To make matters worse, Uribe is also taking heat from abroad. Last week, Human Rights Watch, an international NGO, released a report suggesting that the government was not doing enough to stop the growth of neo-paramilitary drug gangs. The Uribe administration, visibly irritated, responded with a series of insults and harsh accusations. Defense Minister Gabriel Silva said the report aimed to discredit his government’s security policy, cancelled a meeting with the Americas director of Human Rights Watch and declared that the government would “not be afraid” of the NGO and its criticisms.
Unfortunately for Uribe, his government’s aggressive response to the report only raised further questions about its commitment to human rights, at a time when such questions are beginning to hurt Colombia’s international standing. Jim McGovern, a U.S. Congressman, recently told Colombian daily El Espectador that extrajudicial executions by the Colombian military (also known as “false positives”) were a major concern among politicians in Washington. McGovern was one of several U.S. legislators who signed a letter to Secretary of State Hillary Clinton urging her to reconsider U.S. relations with Colombia because of the Colombian government’s questionable human rights record.

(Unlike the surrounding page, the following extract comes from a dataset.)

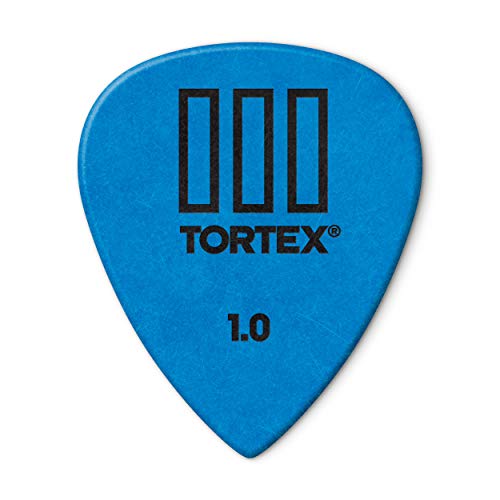 Tortex TIII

During the Bush years, such arguments didn’t have much of an audience in the White House, but there are reasons to believe that the new Democratic administration will be more receptive to human rights concerns. Last week, the U.S. government announced a $55 million reduction in aid to Colombia. In Colombia, politicians and observers interpreted the move as a sign of growing distance between Washington and Bogota. In reality, the reduction is relatively small and probably had more to do with America’s budget crisis than with a change of heart in Washington. Still, there can be no doubt that the dire state of human rights under Uribe is playing an increasingly central role in Washington’s debates over Colombia policy.
To top it all off, an influential magistrate delivered a serious blow to Uribe’s hopes of a second re-election last Wednesday when he declared the re-election referendum unconstitutional. Humberto Sierra Porto, commissioned by Colombia’s Constitutional Court to study the referendum, released a report that outlined several blatant irregularities in its funding and processing. The future of Uribe’s second re-election bid depends on a forthcoming decision by the Constitutional Court on the legality of the referendum. Without the support of Sierra, an expert on Constitutional law with considerable influence among the members of the court, Uribe’s re-election referendum seems highly unlikely to pass.

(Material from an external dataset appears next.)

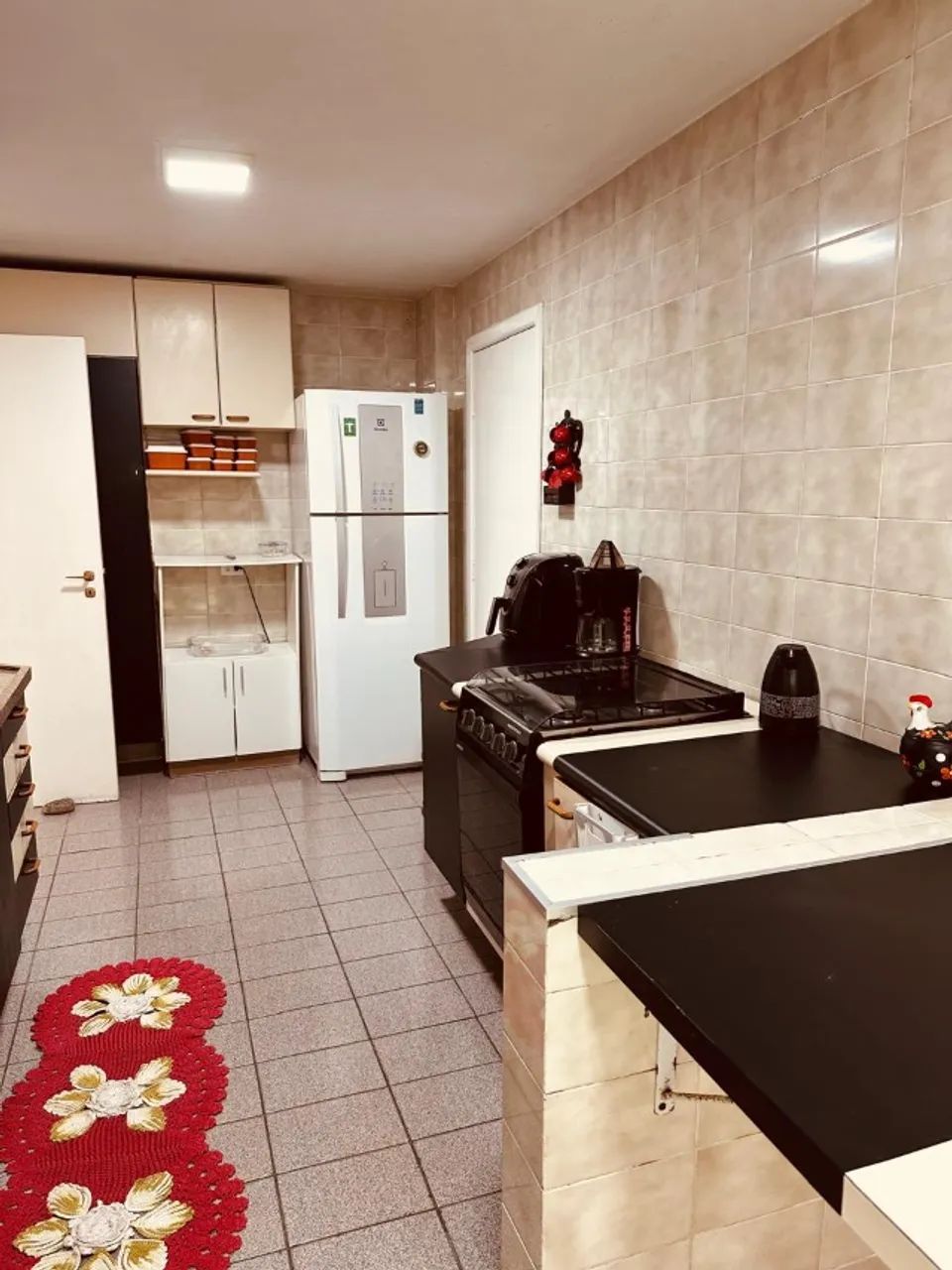 Apartamento Localizado a apenas uma quadra da Praia Central de Guaratuba. - Foto 5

So what’s next for Alvaro Uribe? The president is a political survivor; his resilience should not be underestimated. He quickly dodged the healthcare controversy and remains the leader in polls of prospective voters, even if he does not have majority support. But, unless the Constitutional Court approves the referendum and does so quickly, Uribe will not be running in the upcoming elections at all.

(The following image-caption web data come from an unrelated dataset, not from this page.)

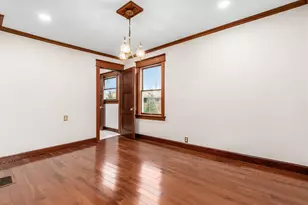 3229 Nolan Rd, Zanesville, OH 43701 - Photo 21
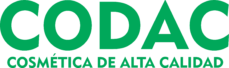 Codac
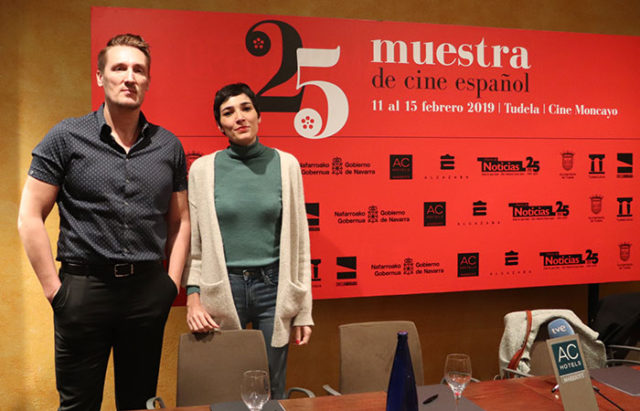 muestra de cine_fran reyes isabel peña
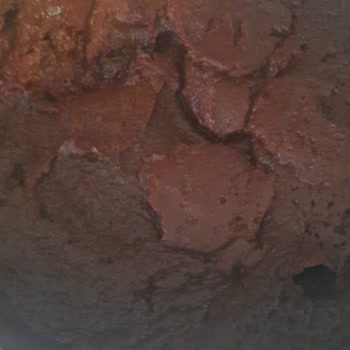 Aydın Kadın Kooperatifi (Instagram: Kadinkooperatif) Ev Yapımı Salça Gelmedi Hazır Salça Geldi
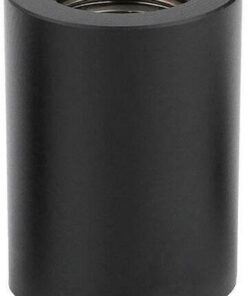 Alternative view of Thermal Grizzly Μαύρο TG-DM-FIT-0008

Still, even if the upcoming elections don’t feature Uribe as a candidate, his legacy will play a central role. In polls of prospective voters that exclude Uribe as an option, the president’s disciples still have a significant lead. When the president announces his choice of a personal successor, that candidate will certainly be the favorite. So even if Uribe himself isn’t the next president of Colombia, an uribista probably will be.